Y, aun así, en aquel momento, con su hermosa, perfecta y codiciada esposa tumbada a su lado desnuda, no era capaz de evitar que sus pensamientos vagaran por la ciudad para llegar hasta Isabel Duncan.

9

Bonzi se agachó en una esquina oscura con Lola colgada del pecho. Fue la primera en oír el tintineo de las llaves y chilló para advertir al resto de la familia: los hombres habían vuelto.

Las luces fluorescentes parpadearon espasmódicamente hasta quedarse encendidas, zumbando.

Desde la jaula que estaba enfrente de la de Bonzi y Lola, Sam gritó: ¡JUA! y se puso a correr alrededor de la diminuta celda en la que estaba recluido. Se detuvo para decir por señas: ¡VISITANTE MALO! ¡VISITANTE MALO! A continuación saltó hacia la parte delantera de la jaula de metal extruido y la sacudió violentamente con pies y manos. Cuando saltó hacia atrás, tenía el pulgar derecho sangrando. Ajeno a la herida, se sentó cerca de la parte delantera de la jaula con el pelo erizado y la cabeza ladeada, en alerta total. El resto de los bonobos permanecían sentados, esperando y observando.

A continuación se oyeron pasos humanos, pisadas de zapatos de suela gruesa que resonaban en el pasillo de hormigón. A medida que se acercaban, el pánico inundó el cuerpo de Bonzi. No los podía ver hasta que no llegaban justo delante de ella.

Jelani, Sam y Makena estaban en jaulas situadas en el lado opuesto del pasillo, así que Bonzi los veía a todos y estos a ella, pero no podían verse entre sí, porque las paredes que los separaban eran de cemento. Nadie podía ver a Mbongo, pero sabían que estaba allí. Era el único miembro de la familia que el resto no alcanzaba con la mirada y la presión de aquella situación se hacía patente en sus vocalizaciones.
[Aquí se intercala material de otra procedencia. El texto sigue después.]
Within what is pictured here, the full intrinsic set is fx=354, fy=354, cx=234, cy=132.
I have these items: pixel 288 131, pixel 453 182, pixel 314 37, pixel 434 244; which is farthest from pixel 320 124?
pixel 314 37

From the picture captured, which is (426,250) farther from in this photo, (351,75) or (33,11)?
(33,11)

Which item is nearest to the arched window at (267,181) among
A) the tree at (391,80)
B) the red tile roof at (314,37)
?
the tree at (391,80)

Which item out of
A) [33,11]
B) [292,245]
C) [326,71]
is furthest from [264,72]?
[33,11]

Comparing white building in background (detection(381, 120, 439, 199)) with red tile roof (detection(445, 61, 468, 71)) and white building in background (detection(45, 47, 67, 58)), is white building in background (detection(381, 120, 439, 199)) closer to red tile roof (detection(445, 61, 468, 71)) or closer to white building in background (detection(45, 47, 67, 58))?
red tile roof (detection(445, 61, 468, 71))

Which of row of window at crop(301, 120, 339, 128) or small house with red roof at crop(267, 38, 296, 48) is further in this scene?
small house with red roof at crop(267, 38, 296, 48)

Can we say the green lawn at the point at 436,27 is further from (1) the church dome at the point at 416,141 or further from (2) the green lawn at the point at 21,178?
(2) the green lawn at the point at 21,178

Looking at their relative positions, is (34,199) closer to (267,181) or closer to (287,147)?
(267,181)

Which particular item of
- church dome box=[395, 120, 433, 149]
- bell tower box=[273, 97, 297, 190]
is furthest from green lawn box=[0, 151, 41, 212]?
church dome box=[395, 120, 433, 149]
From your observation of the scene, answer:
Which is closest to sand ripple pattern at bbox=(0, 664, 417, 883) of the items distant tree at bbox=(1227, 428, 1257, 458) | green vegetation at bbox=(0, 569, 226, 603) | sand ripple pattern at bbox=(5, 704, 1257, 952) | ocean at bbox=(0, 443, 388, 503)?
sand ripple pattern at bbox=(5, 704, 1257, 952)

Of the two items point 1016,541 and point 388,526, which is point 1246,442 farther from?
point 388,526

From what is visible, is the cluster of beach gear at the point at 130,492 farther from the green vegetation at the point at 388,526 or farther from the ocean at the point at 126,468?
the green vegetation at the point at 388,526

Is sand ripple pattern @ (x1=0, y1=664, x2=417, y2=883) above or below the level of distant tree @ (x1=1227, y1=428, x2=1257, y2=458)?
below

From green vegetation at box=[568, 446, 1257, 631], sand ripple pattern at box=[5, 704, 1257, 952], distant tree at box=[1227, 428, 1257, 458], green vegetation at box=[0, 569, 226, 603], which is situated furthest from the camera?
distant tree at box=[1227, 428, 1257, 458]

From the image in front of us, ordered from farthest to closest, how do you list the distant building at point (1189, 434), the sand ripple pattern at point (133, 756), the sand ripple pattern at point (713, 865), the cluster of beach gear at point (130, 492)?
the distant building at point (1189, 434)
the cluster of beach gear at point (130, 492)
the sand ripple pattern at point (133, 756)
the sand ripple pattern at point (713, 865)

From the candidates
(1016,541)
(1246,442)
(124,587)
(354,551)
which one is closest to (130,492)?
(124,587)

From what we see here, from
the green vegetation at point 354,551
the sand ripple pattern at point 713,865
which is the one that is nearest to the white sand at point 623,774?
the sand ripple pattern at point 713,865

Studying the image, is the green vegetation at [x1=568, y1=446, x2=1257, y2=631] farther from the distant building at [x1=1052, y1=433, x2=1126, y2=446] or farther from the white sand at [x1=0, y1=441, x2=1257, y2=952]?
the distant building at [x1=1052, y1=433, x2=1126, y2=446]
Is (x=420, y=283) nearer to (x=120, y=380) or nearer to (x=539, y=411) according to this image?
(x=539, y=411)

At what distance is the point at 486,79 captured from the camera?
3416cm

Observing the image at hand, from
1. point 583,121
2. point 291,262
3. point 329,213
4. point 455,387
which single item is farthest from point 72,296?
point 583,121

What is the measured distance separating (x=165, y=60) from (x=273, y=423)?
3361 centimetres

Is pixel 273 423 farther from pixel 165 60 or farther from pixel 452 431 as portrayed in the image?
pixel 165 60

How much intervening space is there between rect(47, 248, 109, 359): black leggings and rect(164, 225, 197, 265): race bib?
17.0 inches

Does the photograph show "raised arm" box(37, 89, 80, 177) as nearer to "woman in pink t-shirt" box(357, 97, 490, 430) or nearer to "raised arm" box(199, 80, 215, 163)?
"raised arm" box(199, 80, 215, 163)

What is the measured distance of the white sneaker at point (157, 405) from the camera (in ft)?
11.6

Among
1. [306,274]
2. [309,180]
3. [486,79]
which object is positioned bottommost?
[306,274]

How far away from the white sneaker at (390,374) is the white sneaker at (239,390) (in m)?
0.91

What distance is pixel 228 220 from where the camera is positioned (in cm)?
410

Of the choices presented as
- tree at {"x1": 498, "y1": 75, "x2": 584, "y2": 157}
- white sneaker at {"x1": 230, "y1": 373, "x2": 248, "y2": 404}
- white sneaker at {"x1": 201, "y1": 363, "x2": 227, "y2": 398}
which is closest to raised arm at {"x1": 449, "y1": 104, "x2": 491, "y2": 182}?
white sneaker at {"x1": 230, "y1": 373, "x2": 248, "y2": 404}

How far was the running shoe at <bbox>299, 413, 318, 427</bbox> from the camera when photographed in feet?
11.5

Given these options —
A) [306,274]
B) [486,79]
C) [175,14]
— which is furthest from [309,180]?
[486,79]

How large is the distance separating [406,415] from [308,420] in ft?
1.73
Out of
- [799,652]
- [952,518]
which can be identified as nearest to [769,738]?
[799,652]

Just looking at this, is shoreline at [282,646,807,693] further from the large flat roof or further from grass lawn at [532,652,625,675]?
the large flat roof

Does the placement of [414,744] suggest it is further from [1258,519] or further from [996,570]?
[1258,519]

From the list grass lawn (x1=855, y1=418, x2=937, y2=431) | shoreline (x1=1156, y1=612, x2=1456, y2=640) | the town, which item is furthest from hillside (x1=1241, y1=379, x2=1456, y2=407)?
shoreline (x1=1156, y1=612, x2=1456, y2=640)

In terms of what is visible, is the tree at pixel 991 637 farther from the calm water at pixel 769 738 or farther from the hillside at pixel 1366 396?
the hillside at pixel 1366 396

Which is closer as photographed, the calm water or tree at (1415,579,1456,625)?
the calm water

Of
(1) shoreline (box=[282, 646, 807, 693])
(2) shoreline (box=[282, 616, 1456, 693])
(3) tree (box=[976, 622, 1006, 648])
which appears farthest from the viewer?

Las toscas pisadas se hicieron cada vez más fuertes, hasta que los hombres aparecieron. Esta vez eran dos. Bonzi solo reconoció a uno: era el que les daba la comida y se paseaba por los pasillos dos veces al día para deslizar bandejas de insípidas y homogéneas bolitas a través de los barrotes de las jaulas y rellenar los recipientes de agua con una manguera. Nunca establecía contacto visual. Nunca hablaba con ellos, pero mantenía una conversación constante e irritada con alguien invisible.

El segundo hombre era nuevo. Tenía el pelo claro, ojos grises y una sonrisa torcida y sombría.

– Parecen chimpancés -dijo.

– Tú eras el que los quería -le respondió el hombre de la comida con una carcajada.

El extraño se volvió hacia él.

– Yo solo digo -afirmó el hombre de la comida, bajando la vista- que podríamos haber conseguido chimpancés mucho más baratos.

El macho alfa, imponiéndose, se puso de pie con las manos en las caderas e hizo lo que Bonzi no podía: mirar a todos los miembros de la familia y examinarlos uno por uno.

– ¿Están comiendo y todo eso? -preguntó.

– Eso parece.

PERAS -gesticuló Bonzi-. PERAS BUENAS. TRAER PERAS.

– Porque quiero que tengan buen aspecto. No pueden parecer maltratados. -El macho alfa se agachó delante de la jaula de Bonzi y la miró a los ojos-. ¿Cuál es esta? ¿La matriarca?